Er streichelte Aithiels Wange und zwang sich zu einem Lächeln, das Schwerste, was er in seinem Leben bislang getan hatte.
„Ich liebe Dich", sagte er leise und meinte es auch so. Doch in dem Moment, in dem er es ausgesprochen hatte, spürte er, wie auch diese Empfindung, die ihn zu zerreißen gedroht hatte, aus ihm wich.
Aithiel lächelte ihn an und ihr Blick klärte sich noch einmal auf, sagte all das, was ihr Mund nicht zu sagen vermochte. Dann ging ein kaum spürbarer Ruck durch ihren Körper und sie atmete tief aus. Langsam fiel ihr Kopf an seine Schulter und verharrte dort.
Eine lange Zeit geschah nichts. Haldir starrte auf die tote Frau in seinen Armen und wünschte sich nichts sehnlicher, als dass er den Schmerz fühlen konnte, doch auch diese Empfindung war aus ihm gewichen in dem Moment, in dem sie starb. Er war nichts mehr. Nur eine kalte Hülle wie Aithiel, doch mit dem Unterschied, dass er zu atmen vermochte.

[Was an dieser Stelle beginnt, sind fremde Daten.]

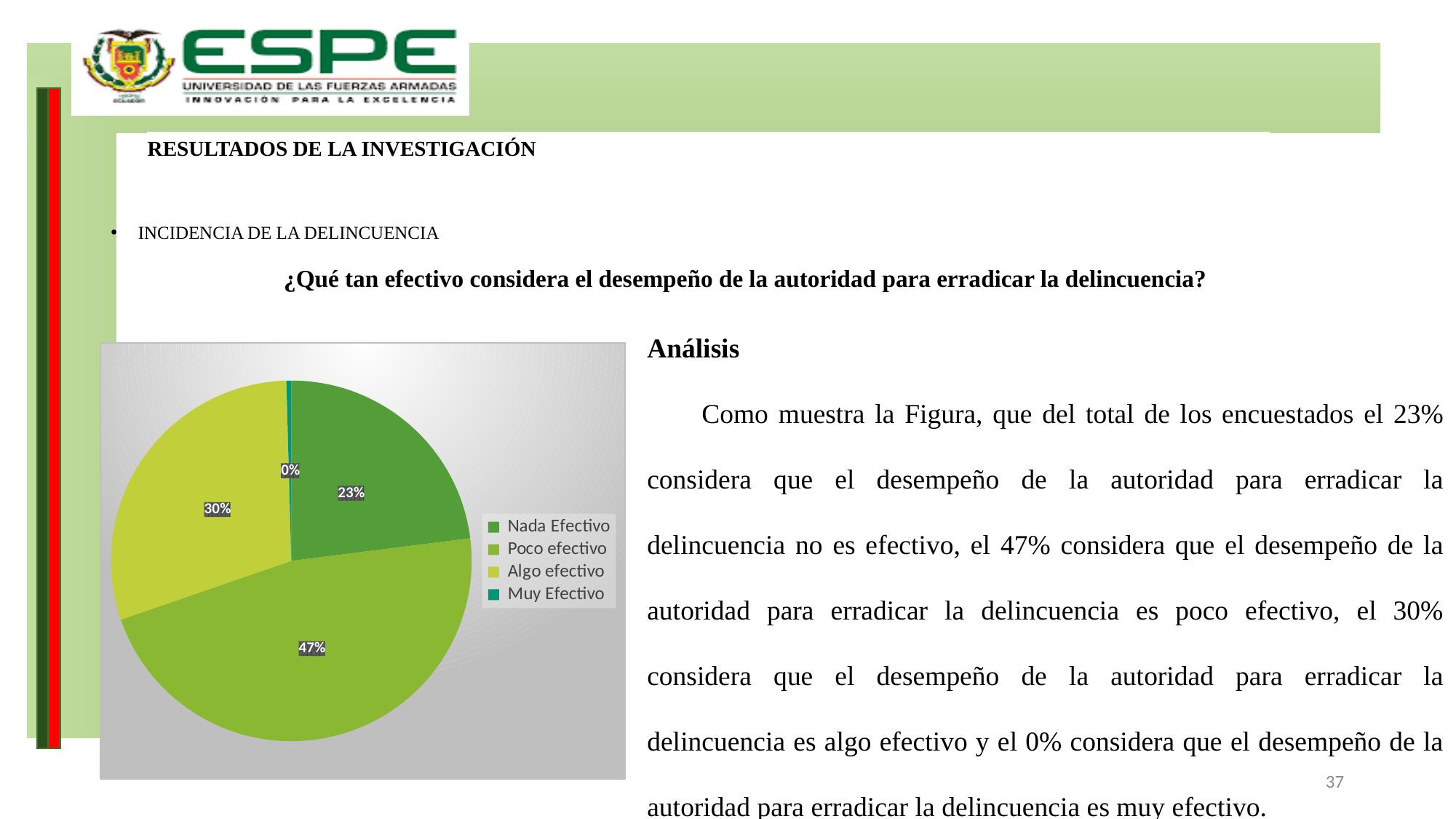
What kind of chart is shown on the slide? Pie chart What percentage of the pie corresponds to "Nada Efectivo"? 23% What percentage of the pie corresponds to "Poco efectivo"? 47% Which is larger, the slice for "Algo efectivo" or the slice for "Nada Efectivo"? Algo efectivo What is the difference in percentage points between "Poco efectivo" and "Nada Efectivo"? 24 How many categories does the legend of the pie chart list? 4 What percentage of the pie corresponds to "Muy Efectivo"? 0% What percentage of the pie corresponds to "Algo efectivo"? 30% Which legend entry is shown in the darkest green colour? Nada Efectivo What is the difference in percentage points between "Algo efectivo" and "Nada Efectivo"? 7 Which category has the largest slice of the pie? Poco efectivo Which category has the smallest slice of the pie? Muy Efectivo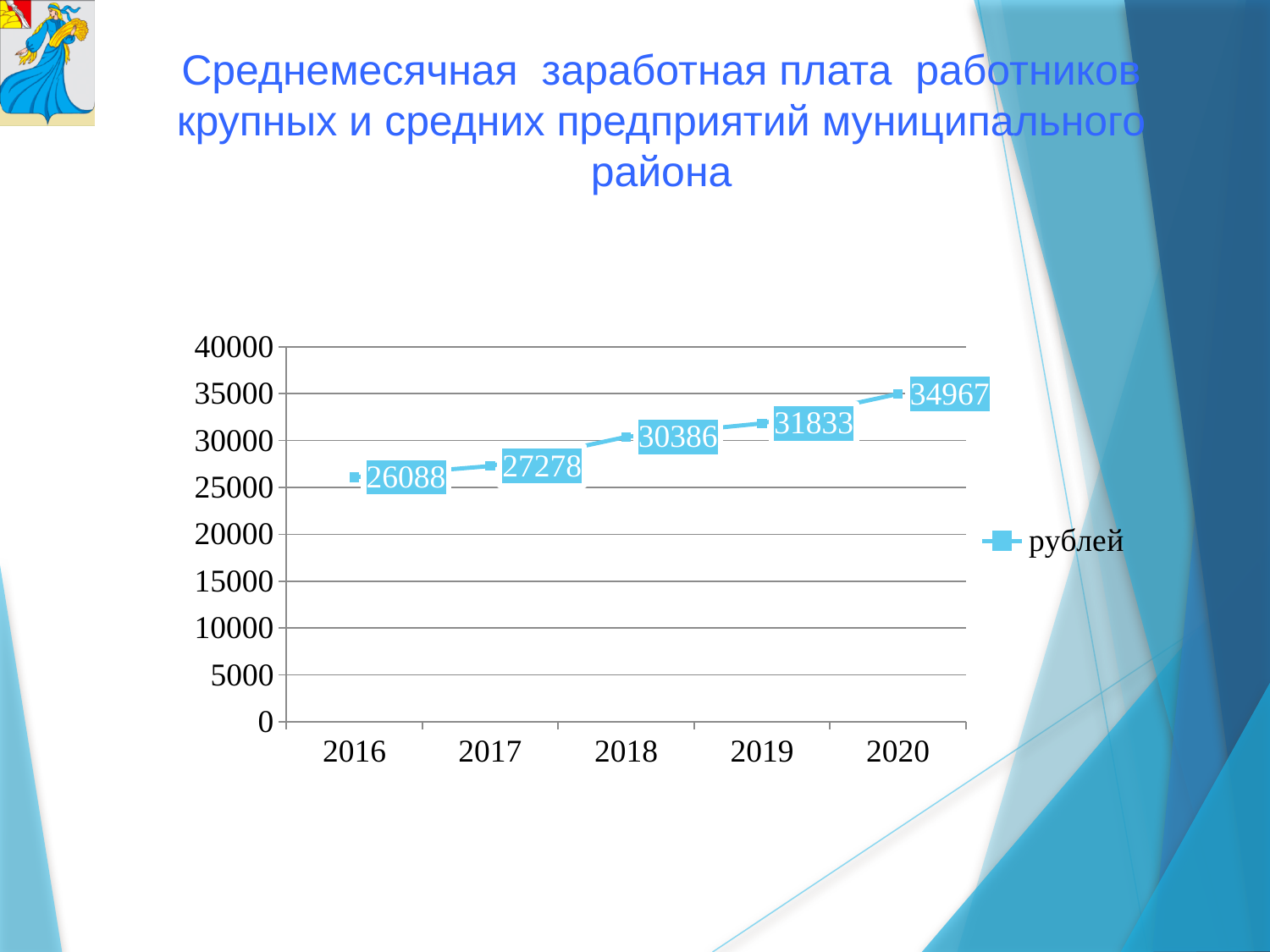
What is the value for 2018? 30386 What kind of chart is shown on the slide? line chart Do the values rise or fall from 2016 to 2020? rise Is the value for 2017 greater or less than 30000? less What is the difference between the values for 2020 and 2016? 8879 What is the value for 2016? 26088 What is the value for 2020? 34967 What is the difference between the values for 2019 and 2018? 1447 Which is larger, the value for 2017 or the value for 2019? 2019 Which year has the highest value? 2020 How many years are plotted on the chart? 5 Which year has the lowest value? 2016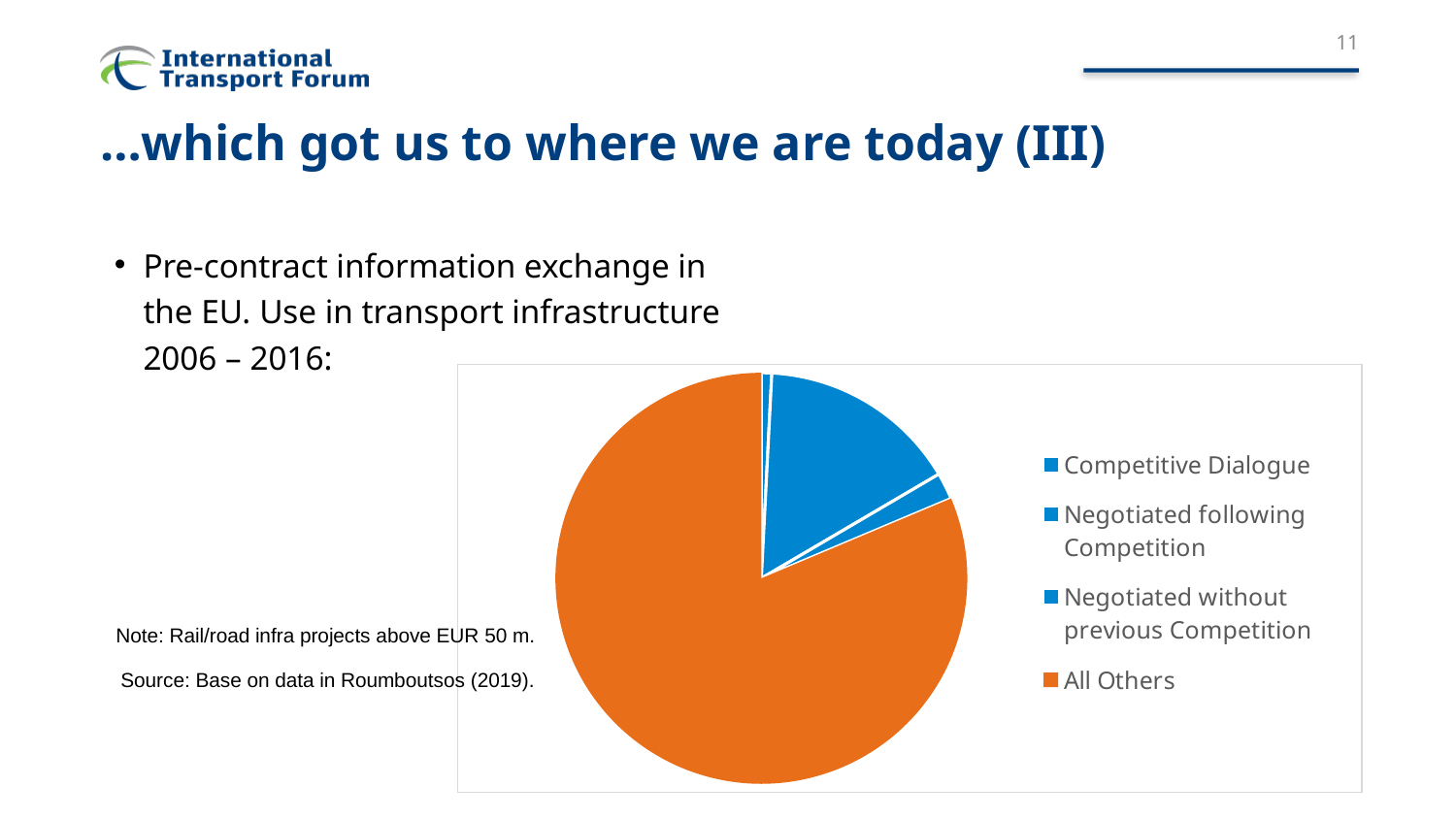
Which is larger in the pie chart: All Others or Negotiated following Competition? All Others Which is larger in the pie chart: All Others or Competitive Dialogue? All Others How many entries does the legend of the pie chart list? 4 Which category has the largest slice in the pie chart? All Others What colour is the All Others slice in the pie chart? Orange What are the four legend entries of the pie chart? Competitive Dialogue, Negotiated following Competition, Negotiated without previous Competition, All Others How many slices does the pie chart have? 4 What kind of chart is shown on the slide? Pie chart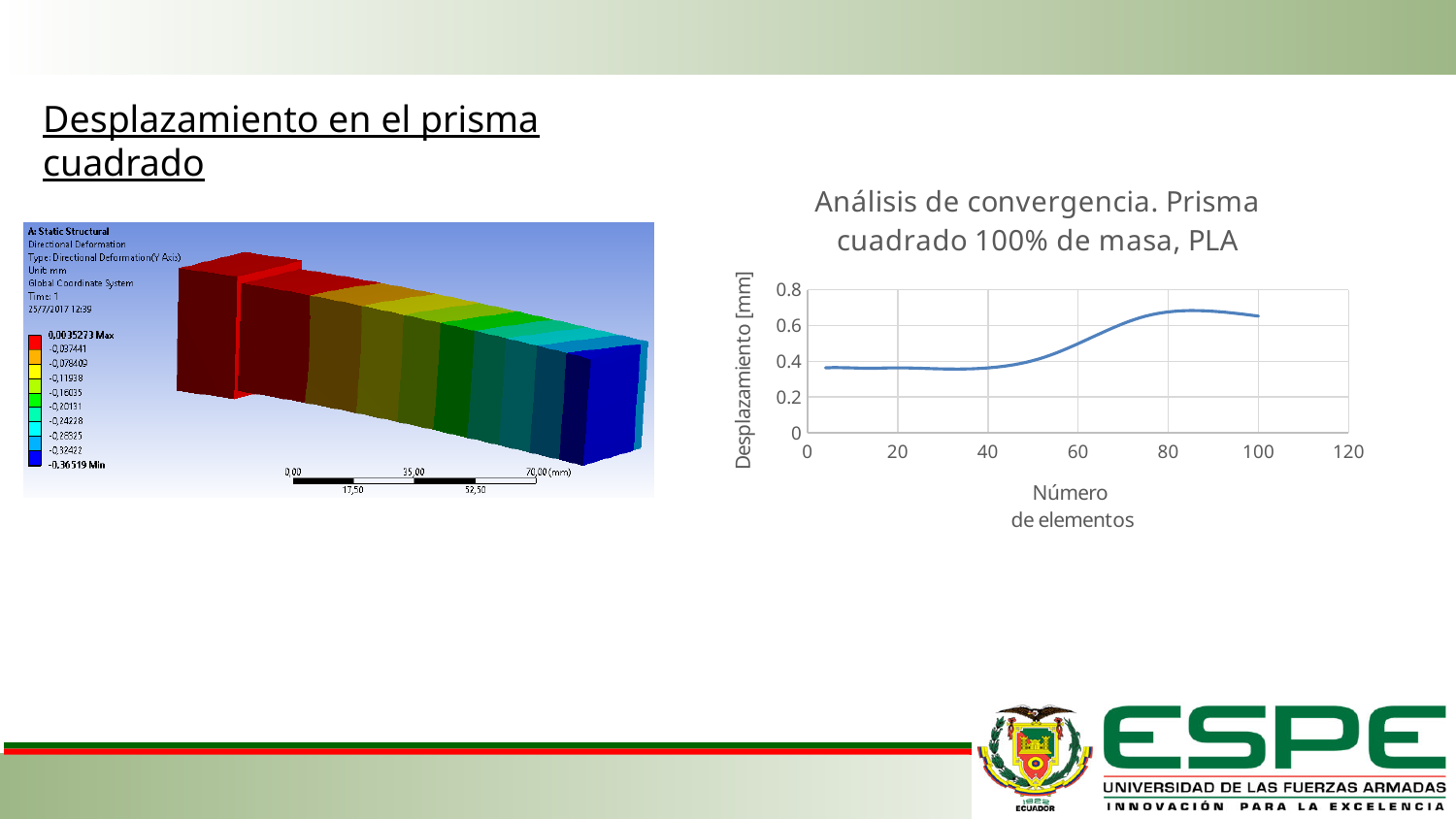
What is the title of the chart on the slide? Análisis de convergencia. Prisma cuadrado 100% de masa, PLA Is the value for 40 elements greater or less than 0.2? greater Does the displacement generally rise or fall as the number of elements increases from 40 to 80? rise Is the value for 20 elements greater or less than 0.6? less What kind of chart is shown on the slide? line chart What is the highest value shown on the horizontal axis of the chart? 120 Is the value for 80 elements greater or less than 0.6? greater What is the label of the vertical axis of the chart? Desplazamiento [mm] Which is larger, the displacement at 80 elements or at 20 elements? 80 elements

Er blickte auf, sah, dass Rhiwen weinte und Rumil sich abgewandt hatte, den Kopf am Sattel seines Pferdes geborgen. Die anderen Elben starrten fassungslos auf Aithiels Körper hinunter, durch die Gewalt des Todes ergriffen.
„Rumil", sagte Haldir leise und der Bruder drehte sich langsam zu ihm um, Tränenspuren auf seinem Gesicht, vermischt mit dem Regen, der noch immer mit aller Gewalt auf sie herabprasselte. „Ich kann nicht weinen", sagte er und wusste, dass er nicht mehr zu sagen brauchte, damit Rumil ihn verstehen konnte.
Er ergriff seinen Dolch, zog ihn aus der Scheide an seinem Gürtel. Das kalte Metall lag für einige Momente ruhig in seiner Hand, trügerisch schön anzusehen und zu spüren.
Es war das Letzte, was Haldir fühlte.